– Я не понял! – Яша вскочил и подбежал к телевизору. Камера, будто залюбовавшись, приблизила лицо молодой женщины. Женщина посмотрела на камеру и чуть-чуть приподняла уголки губ. – Это же Зинка! Зинка Карасиха! Это я, что? Я – что? Я для ЗИНКИ? Я? Я шил для нее? Ни хрена себе, – Яша не мог успокоиться, – да я думал, я для Магды! Для нее! Тигр же, и Лиля Брик! Какая Зинка – Лиля? Какая Кармен? Меня обманули!
– Яша, ангел мой, уймись, – «Географ» схватил его за локоть, – аминазинчика захотел? Всех спалишь, уймись, тебе какая разница? Сдурел? Важно тебе, кто там попой вертит? Тебе на волю и билетик надо, Яшенька, голубь мира! Ты неврастеник, а не псих…
Яша, который с самого первого разговора с Борисом твердо решил, что алый костюм предназначен Магде, был просто в бешенстве.

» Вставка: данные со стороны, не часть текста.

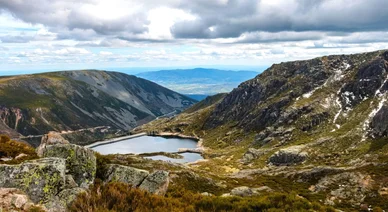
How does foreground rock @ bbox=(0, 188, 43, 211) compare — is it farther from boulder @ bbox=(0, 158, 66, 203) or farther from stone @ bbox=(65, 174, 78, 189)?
stone @ bbox=(65, 174, 78, 189)

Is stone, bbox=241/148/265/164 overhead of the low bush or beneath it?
beneath

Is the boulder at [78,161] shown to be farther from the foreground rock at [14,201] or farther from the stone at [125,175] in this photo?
the foreground rock at [14,201]

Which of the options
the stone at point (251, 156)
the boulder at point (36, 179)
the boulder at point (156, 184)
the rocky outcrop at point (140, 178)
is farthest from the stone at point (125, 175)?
the stone at point (251, 156)

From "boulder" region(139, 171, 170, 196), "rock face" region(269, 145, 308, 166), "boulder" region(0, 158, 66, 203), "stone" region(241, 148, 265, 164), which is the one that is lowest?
"stone" region(241, 148, 265, 164)

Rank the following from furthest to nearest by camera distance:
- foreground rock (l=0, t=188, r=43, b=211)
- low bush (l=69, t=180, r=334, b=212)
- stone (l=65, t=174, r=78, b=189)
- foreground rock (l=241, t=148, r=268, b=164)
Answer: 1. foreground rock (l=241, t=148, r=268, b=164)
2. stone (l=65, t=174, r=78, b=189)
3. low bush (l=69, t=180, r=334, b=212)
4. foreground rock (l=0, t=188, r=43, b=211)

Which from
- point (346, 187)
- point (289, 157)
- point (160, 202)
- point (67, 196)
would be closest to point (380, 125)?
point (289, 157)

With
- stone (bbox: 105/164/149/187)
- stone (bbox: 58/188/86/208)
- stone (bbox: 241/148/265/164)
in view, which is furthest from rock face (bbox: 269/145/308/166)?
stone (bbox: 58/188/86/208)

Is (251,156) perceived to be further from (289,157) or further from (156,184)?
(156,184)
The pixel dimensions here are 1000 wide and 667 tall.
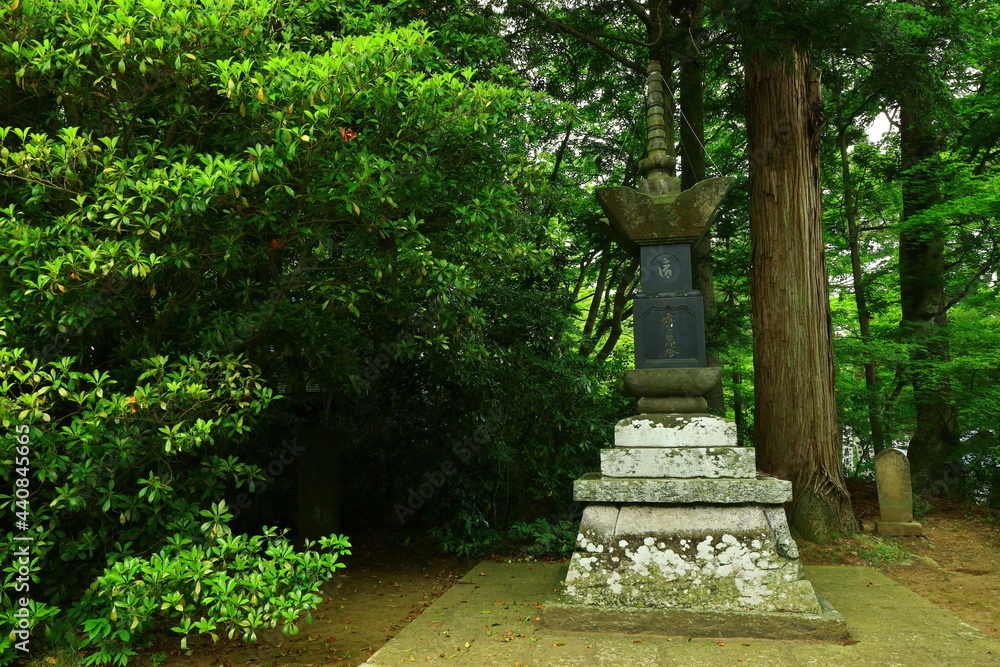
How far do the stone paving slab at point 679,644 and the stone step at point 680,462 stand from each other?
1004 mm

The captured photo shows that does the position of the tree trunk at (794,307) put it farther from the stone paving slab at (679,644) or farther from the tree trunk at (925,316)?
the tree trunk at (925,316)

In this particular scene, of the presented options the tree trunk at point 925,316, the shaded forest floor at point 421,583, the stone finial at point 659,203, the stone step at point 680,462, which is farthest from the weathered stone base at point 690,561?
the tree trunk at point 925,316

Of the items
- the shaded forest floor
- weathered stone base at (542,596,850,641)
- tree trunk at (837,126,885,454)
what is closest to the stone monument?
weathered stone base at (542,596,850,641)

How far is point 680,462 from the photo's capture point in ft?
14.3

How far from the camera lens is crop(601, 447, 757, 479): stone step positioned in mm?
4289

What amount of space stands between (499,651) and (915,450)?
29.7 feet

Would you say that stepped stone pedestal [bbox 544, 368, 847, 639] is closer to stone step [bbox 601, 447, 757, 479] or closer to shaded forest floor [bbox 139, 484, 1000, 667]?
stone step [bbox 601, 447, 757, 479]

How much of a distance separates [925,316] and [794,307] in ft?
16.7

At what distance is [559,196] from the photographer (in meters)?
6.75

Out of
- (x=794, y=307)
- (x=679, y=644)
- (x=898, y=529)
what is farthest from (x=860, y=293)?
(x=679, y=644)

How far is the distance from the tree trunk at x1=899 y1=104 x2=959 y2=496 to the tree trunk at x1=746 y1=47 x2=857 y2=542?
341 cm

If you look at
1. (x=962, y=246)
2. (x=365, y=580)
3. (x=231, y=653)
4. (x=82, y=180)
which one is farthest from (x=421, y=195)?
(x=962, y=246)

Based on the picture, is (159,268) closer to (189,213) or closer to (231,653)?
(189,213)

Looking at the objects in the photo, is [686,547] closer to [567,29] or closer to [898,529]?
[898,529]
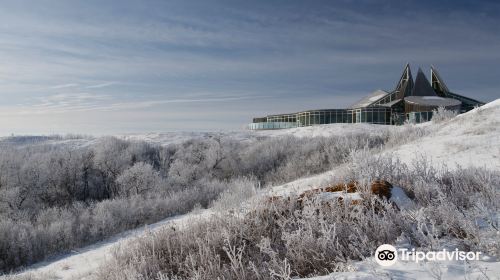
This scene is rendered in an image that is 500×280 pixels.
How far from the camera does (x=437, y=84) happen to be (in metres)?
60.1

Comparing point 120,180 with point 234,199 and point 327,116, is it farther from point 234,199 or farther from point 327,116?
point 327,116

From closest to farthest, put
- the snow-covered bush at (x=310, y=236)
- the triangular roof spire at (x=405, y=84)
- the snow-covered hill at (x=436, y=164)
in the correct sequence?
the snow-covered hill at (x=436, y=164)
the snow-covered bush at (x=310, y=236)
the triangular roof spire at (x=405, y=84)

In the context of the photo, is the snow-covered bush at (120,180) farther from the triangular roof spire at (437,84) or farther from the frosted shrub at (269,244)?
the triangular roof spire at (437,84)

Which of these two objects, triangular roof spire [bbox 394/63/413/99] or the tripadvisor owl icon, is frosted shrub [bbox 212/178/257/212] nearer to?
the tripadvisor owl icon

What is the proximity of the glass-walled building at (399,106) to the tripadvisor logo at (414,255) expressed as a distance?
4879 centimetres

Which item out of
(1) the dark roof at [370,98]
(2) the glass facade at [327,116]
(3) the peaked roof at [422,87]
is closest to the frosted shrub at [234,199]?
(2) the glass facade at [327,116]

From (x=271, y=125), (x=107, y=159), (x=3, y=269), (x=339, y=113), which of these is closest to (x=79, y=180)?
(x=107, y=159)

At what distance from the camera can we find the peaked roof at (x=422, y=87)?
182 feet

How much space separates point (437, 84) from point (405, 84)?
24.6 ft

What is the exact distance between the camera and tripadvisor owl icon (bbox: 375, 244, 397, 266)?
329 cm

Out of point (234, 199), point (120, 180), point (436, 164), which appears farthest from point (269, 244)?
point (120, 180)

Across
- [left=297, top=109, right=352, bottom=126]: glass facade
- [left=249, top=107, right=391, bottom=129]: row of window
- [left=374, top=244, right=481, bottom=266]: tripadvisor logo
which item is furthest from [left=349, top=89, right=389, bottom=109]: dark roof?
[left=374, top=244, right=481, bottom=266]: tripadvisor logo

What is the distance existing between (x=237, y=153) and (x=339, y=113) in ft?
103

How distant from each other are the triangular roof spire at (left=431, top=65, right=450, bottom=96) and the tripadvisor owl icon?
2425 inches
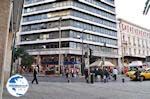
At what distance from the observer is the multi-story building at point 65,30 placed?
204 feet

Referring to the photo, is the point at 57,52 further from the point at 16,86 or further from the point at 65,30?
the point at 16,86

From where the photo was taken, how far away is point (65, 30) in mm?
63031

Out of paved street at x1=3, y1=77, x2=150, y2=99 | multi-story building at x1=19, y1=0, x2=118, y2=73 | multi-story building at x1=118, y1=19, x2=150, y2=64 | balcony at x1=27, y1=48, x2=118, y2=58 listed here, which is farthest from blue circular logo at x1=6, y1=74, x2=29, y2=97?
multi-story building at x1=118, y1=19, x2=150, y2=64

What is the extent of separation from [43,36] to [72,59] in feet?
31.7

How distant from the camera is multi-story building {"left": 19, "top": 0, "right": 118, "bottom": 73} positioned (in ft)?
204

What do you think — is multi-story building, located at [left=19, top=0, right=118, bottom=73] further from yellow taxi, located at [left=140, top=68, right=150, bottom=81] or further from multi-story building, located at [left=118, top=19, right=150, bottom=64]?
yellow taxi, located at [left=140, top=68, right=150, bottom=81]

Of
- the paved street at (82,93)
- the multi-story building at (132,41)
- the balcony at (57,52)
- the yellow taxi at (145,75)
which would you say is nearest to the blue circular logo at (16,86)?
the paved street at (82,93)

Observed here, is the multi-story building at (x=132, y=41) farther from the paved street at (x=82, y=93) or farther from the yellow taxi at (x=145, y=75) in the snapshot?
the paved street at (x=82, y=93)

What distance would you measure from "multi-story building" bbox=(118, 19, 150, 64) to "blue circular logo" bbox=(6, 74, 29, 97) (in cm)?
7406

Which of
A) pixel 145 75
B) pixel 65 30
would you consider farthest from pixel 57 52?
pixel 145 75

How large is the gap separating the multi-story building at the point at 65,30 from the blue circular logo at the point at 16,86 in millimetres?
51000

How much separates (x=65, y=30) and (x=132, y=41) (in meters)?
30.6

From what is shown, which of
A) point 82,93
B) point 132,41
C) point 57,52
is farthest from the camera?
point 132,41

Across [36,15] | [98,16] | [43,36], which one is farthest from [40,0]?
[98,16]
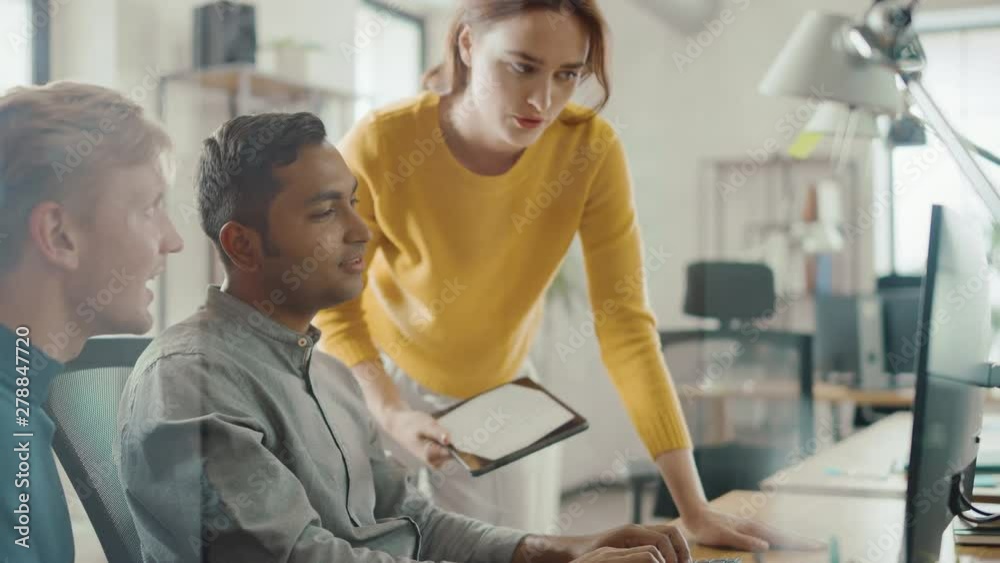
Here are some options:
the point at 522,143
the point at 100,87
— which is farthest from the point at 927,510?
the point at 100,87

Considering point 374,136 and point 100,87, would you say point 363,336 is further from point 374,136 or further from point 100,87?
point 100,87

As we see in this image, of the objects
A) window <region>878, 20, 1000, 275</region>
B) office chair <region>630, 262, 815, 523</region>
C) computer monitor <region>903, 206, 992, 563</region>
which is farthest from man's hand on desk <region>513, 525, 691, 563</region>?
window <region>878, 20, 1000, 275</region>

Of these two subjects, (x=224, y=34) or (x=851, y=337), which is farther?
(x=851, y=337)

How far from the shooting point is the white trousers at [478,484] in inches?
60.5

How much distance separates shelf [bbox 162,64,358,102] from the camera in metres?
1.85

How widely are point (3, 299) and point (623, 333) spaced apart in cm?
84

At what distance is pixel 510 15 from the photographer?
1283 millimetres

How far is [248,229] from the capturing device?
0.98m

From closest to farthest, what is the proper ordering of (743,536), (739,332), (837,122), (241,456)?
(241,456)
(743,536)
(837,122)
(739,332)

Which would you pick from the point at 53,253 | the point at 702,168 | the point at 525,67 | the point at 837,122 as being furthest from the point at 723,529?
the point at 702,168

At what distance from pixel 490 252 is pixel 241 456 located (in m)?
0.63

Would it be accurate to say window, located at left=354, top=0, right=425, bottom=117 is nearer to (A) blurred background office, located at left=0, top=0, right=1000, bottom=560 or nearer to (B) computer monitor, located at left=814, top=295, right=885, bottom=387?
(A) blurred background office, located at left=0, top=0, right=1000, bottom=560

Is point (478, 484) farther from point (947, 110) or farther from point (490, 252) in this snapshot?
point (947, 110)

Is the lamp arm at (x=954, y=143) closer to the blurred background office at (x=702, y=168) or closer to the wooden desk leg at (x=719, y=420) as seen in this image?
the blurred background office at (x=702, y=168)
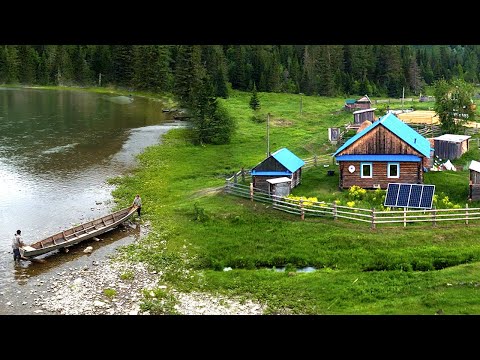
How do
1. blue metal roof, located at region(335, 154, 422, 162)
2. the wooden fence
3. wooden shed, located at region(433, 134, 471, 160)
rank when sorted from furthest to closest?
wooden shed, located at region(433, 134, 471, 160), blue metal roof, located at region(335, 154, 422, 162), the wooden fence

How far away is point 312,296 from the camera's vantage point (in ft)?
71.4

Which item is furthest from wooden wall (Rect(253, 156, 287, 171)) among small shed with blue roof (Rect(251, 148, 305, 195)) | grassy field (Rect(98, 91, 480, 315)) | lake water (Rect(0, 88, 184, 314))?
lake water (Rect(0, 88, 184, 314))

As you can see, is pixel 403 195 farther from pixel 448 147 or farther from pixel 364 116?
pixel 364 116

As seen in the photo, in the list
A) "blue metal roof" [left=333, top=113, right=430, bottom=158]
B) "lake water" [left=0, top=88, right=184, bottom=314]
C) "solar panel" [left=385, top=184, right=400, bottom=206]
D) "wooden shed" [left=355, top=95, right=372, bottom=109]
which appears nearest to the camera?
"lake water" [left=0, top=88, right=184, bottom=314]

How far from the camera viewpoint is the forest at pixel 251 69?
346 ft

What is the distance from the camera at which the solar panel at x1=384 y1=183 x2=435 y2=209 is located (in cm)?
2990

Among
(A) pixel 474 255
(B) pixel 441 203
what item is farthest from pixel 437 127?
(A) pixel 474 255

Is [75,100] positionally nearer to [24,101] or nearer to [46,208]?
[24,101]

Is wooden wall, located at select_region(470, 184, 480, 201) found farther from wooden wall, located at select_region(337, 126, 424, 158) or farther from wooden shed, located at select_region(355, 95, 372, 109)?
wooden shed, located at select_region(355, 95, 372, 109)

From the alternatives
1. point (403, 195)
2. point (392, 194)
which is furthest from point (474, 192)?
point (392, 194)

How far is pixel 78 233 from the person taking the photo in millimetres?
29156

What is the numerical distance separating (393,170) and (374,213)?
8016 millimetres

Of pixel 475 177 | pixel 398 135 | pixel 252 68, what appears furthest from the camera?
pixel 252 68

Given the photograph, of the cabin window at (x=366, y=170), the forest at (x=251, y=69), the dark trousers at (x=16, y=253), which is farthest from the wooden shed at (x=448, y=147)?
the forest at (x=251, y=69)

Он вообразил, что Магда стала любовницей Бориса и тот, таким образом, хочет как бы и отомстить Яше, и извиниться перед ним за то, что увел у него женщину. Зина даже не фигурировала в Яшиных мыслях, он и не вспоминал о ней, разве так – если приходилось к слову. Как же Зина сможет вытащить его из психушки? Да никак! Папа у нее инженер, мама учительница музыки, бабушка отсидела при Сталине, деда расстреляли – где тут «связи»? Да, Зинка поступила в свой Текстильный, но кто у нее там? Модельер Волков? Но он-то причем? Он сам под колпаком «у Мюллера»! Все ясно, – Яша вдруг успокоился и сник, – динамо. Они меня продинамили. Они меня обштопали. Разыграли! Зинка отомстила мне за то, что я на ней не женился. Все. Теперь я навеки тут. Я тут умру под хохот безумцев, упаду лицом в грязный унитаз. Бли-и-и-н, как я попал…
А камера уже переходила от лиц знаменитостей – к гостям и зрителям, да и просто – к зевакам. Яша уставился на экран, механически отмечая про себя, что толпа одета ужасно, безвкусно, и на этом фоне зарубежные гости выглядят просто космически. Тут камера захватила и приблизила тоненькую девушку, с огромной серьгой в ухе. Серьга была такая – кольцо, а внутри кольца – тигр. Это был тот самый тигр, Магдин. Яша нашел у бабушки старую брошку, серебряную фигурку тигра, и сделал из неё серьгу. Магда всегда говорила, что ей нужно такую же, вторую, чтобы тигр не был одинок. Магда стояла рядом с журналистами и людьми явно богемного вида, типичными киношниками. У Магды был обычный отсутствующий вид, как тогда, в метро. За плечи ее обнимал, притягивая к себе, сам Темницкий. Магда казалась какой-то нездешней, впрочем, при большом скоплении народа она всегда и была такой. Темницкий говорил с кем-то, похожим на Кшиштофа Занусси, улыбался, и все сильнее сжимал Магдино плечо. Яша закрыл глаза и вышел из холла.
– Изма-И-лов? – пропел девичий голос.
– ИзмаЙлов, – грубо ответил Яша, – что? На укол?
– Я не знаю-ю-ю, – голос был просто волшебным, – про процедуры ничего не сказали. Вам к зав. отделением, за выпиской-ой-ой… у вас вещи есть? У старшей сестры… подпишите… если брали книги в библиотее-е-ке, – голос все пел, а Яша стоял, теребя пуговку пижамы и не знал, хочет он на свободу, или – нет.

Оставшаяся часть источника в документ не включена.